WORKING DATA –
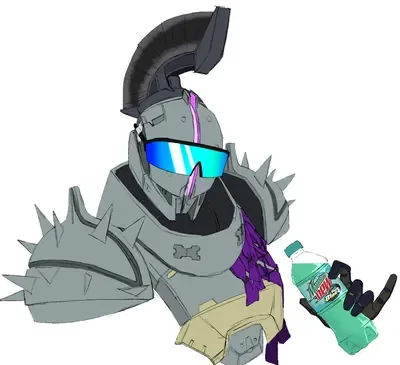 saint-14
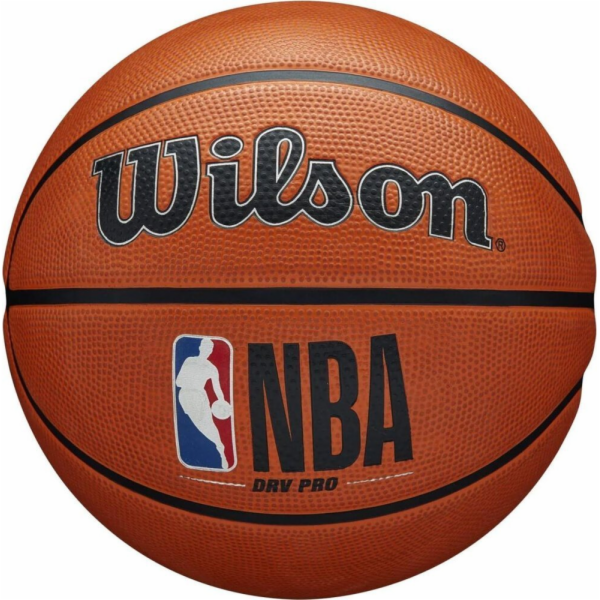 Basketbal WILSON WTB9100XB07, 7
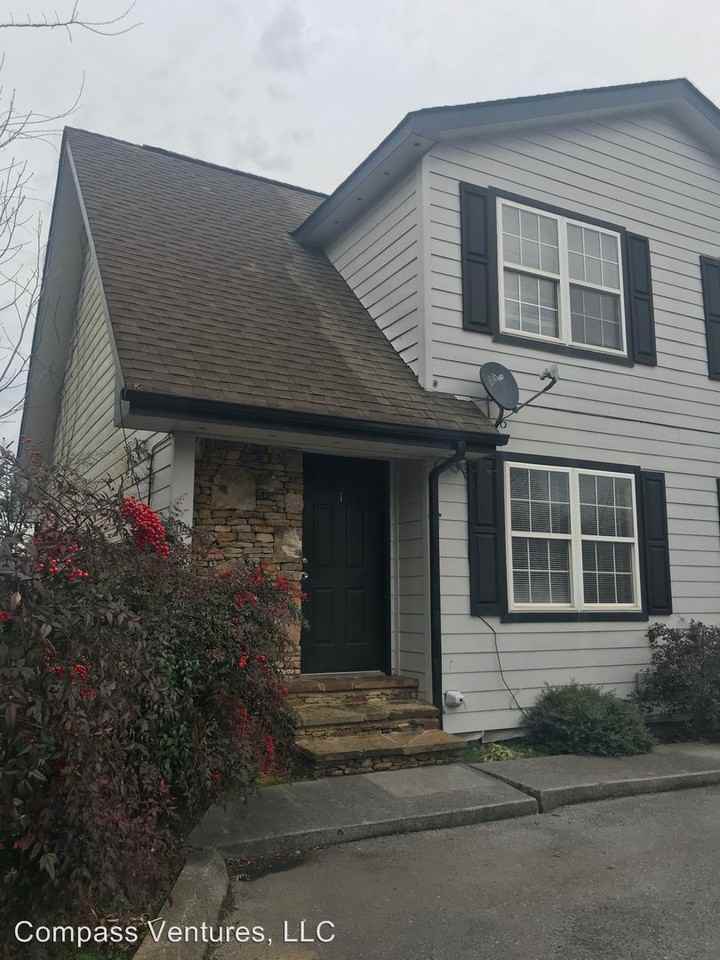 6612669 Valley Heights Drive Apartments Valley Heights Dr, Pigeon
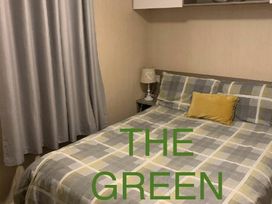 Tattershall Lakes Country Park - Holiday Accommodation 11157 - Lincolnshire - 1185014 - thumbnail photo 19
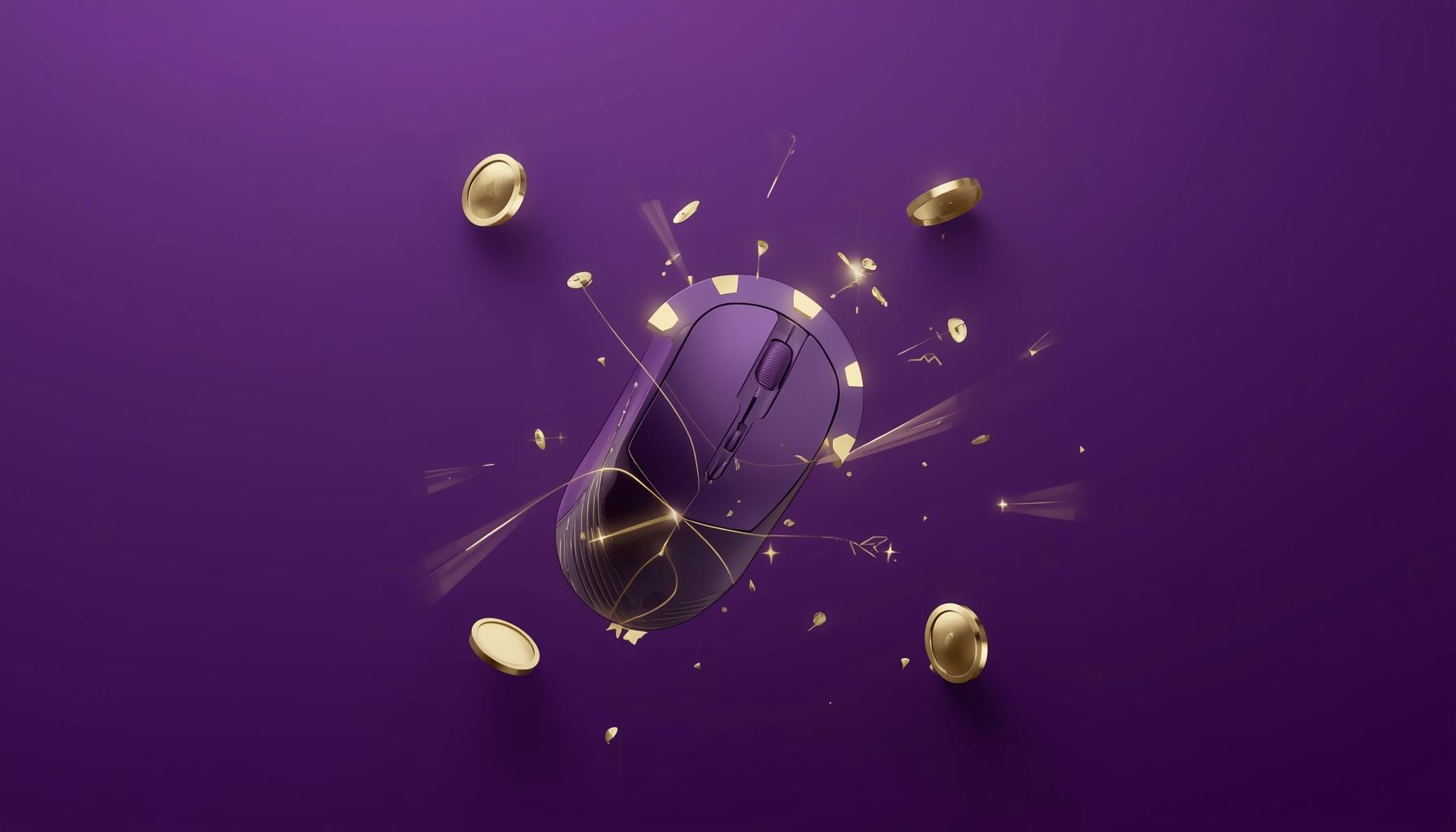 Tipps für erfolgreiches Wetten auf E-Sports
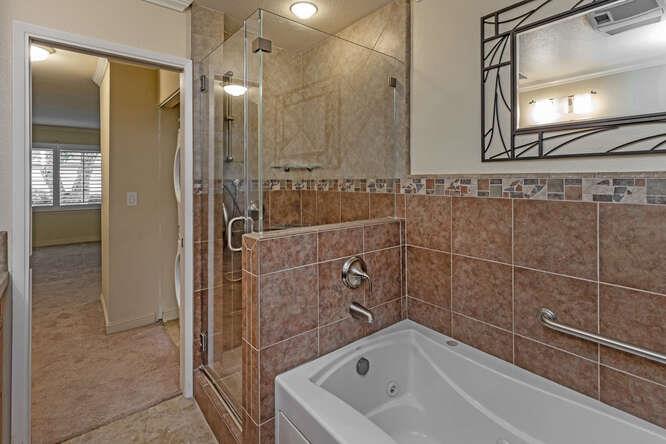 Detail Gallery Image 18 of 32 For 5185 Cribari Hls, San Jose,  CA 95135 - 2 Beds | 2 Baths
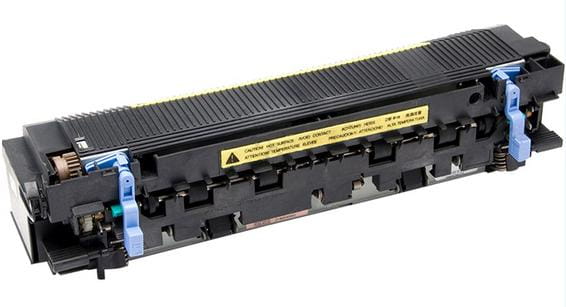HP RG5-6533-010CN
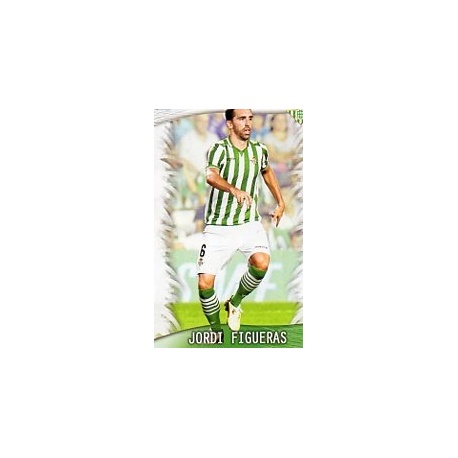Jordi Figueras Betis 678
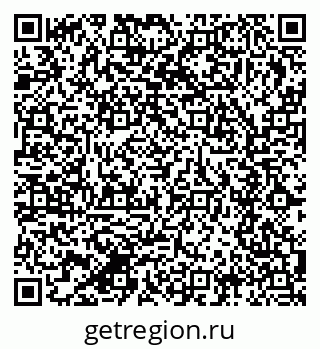 79280636570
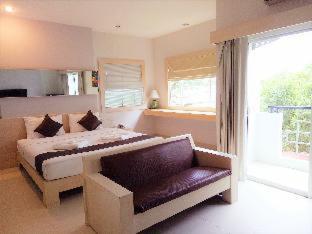 Khuang Singh Residence & Hotel Chiangmai - Chiang Mai - 6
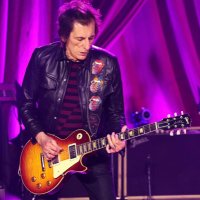 therollingstones (@therolling11482) 's Twitter Profile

PROBLEM DESCRIPTION –
Update the items above by replacing "Holiday Accommodation" with "Holiday Lodging" and leaving everything else unchanged, then give all the lines again without the pictures.

SOLUTION –
 saint-14
 Basketbal WILSON WTB9100XB07, 7
 6612669 Valley Heights Drive Apartments Valley Heights Dr, Pigeon
 Tattershall Lakes Country Park - Holiday Lodging 11157 - Lincolnshire - 1185014 - thumbnail photo 19
 Tipps für erfolgreiches Wetten auf E-Sports
 Detail Gallery Image 18 of 32 For 5185 Cribari Hls, San Jose,  CA 95135 - 2 Beds | 2 Baths
HP RG5-6533-010CN
Jordi Figueras Betis 678
 79280636570
 Khuang Singh Residence & Hotel Chiangmai - Chiang Mai - 6
 therollingstones (@therolling11482) 's Twitter Profile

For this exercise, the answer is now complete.